Several years ago, struggling with integrating back to the United States after all that war, it was rock climbing that first gave me a glimpse of a sustainably happy life and a ticket to get back to adventure. A few years after that first climb, I began to imagine what it would be like to go back to all those places I fought, cleaned up after war, or was supposed to go to war, and see those same landscapes from the lens of adventure, not war.
This past September, Alex Honnold and a couple of our friends joined us for the first leg, Angola, of what I’m calling the Make Adventure Not War tour.

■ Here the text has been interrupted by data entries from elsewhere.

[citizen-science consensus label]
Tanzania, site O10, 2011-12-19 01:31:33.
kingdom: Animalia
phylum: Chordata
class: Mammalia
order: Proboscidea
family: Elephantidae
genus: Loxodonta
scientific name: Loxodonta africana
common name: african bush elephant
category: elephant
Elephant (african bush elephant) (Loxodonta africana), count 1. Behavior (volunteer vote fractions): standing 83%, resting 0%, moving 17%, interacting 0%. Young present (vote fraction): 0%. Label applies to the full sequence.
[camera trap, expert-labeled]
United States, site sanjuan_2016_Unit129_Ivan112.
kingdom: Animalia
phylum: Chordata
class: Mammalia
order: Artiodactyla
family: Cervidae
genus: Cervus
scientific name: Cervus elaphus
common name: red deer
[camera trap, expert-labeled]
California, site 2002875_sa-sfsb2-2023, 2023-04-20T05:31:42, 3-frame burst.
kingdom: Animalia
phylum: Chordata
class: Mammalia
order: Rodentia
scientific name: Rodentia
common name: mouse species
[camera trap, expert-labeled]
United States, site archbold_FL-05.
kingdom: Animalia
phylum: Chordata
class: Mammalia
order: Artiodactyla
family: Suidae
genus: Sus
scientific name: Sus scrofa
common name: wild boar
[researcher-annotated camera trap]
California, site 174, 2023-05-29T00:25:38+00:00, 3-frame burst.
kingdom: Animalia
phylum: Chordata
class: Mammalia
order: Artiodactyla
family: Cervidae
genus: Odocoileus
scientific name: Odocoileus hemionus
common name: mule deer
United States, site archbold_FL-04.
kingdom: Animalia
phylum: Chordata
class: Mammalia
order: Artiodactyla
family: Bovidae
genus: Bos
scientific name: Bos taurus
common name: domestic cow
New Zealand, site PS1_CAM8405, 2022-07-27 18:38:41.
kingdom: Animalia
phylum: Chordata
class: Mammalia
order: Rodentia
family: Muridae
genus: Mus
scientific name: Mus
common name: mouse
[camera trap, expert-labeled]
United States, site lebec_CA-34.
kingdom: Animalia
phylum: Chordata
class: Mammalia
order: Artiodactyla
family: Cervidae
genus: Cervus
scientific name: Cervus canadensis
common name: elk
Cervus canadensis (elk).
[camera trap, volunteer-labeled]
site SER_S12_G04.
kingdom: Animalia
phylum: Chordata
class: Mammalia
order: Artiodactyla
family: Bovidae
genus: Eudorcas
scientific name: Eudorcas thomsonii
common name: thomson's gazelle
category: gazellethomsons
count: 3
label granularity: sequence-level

It was an incredible experience to go back to a place and in some ways rewrite the ending of my time there and to see not just the potential, but the realization that this was a country ready for tourism and ready for adventure.
- Nat Geo Expeditions
Next up on the adventure list is the starting of my own family as my wife and are expecting in January. I’ll likely take a year off from international travel, but the mission seems more important than ever. Now that there will be a little person looking up to me for at least a few years of how to live life, I’ve got to be the change I want to see in the world—and that change is that adventure can save the world—so hopefully it won’t be too long before you’ll see photos of skiing in Kurdistan, fly fishing in Afghanistan, and laughter deep in the backcountry of Bosnia and Abkhazia.
Go save the world, go on an adventure in your neighborhood or farther afield and tell us what you saw.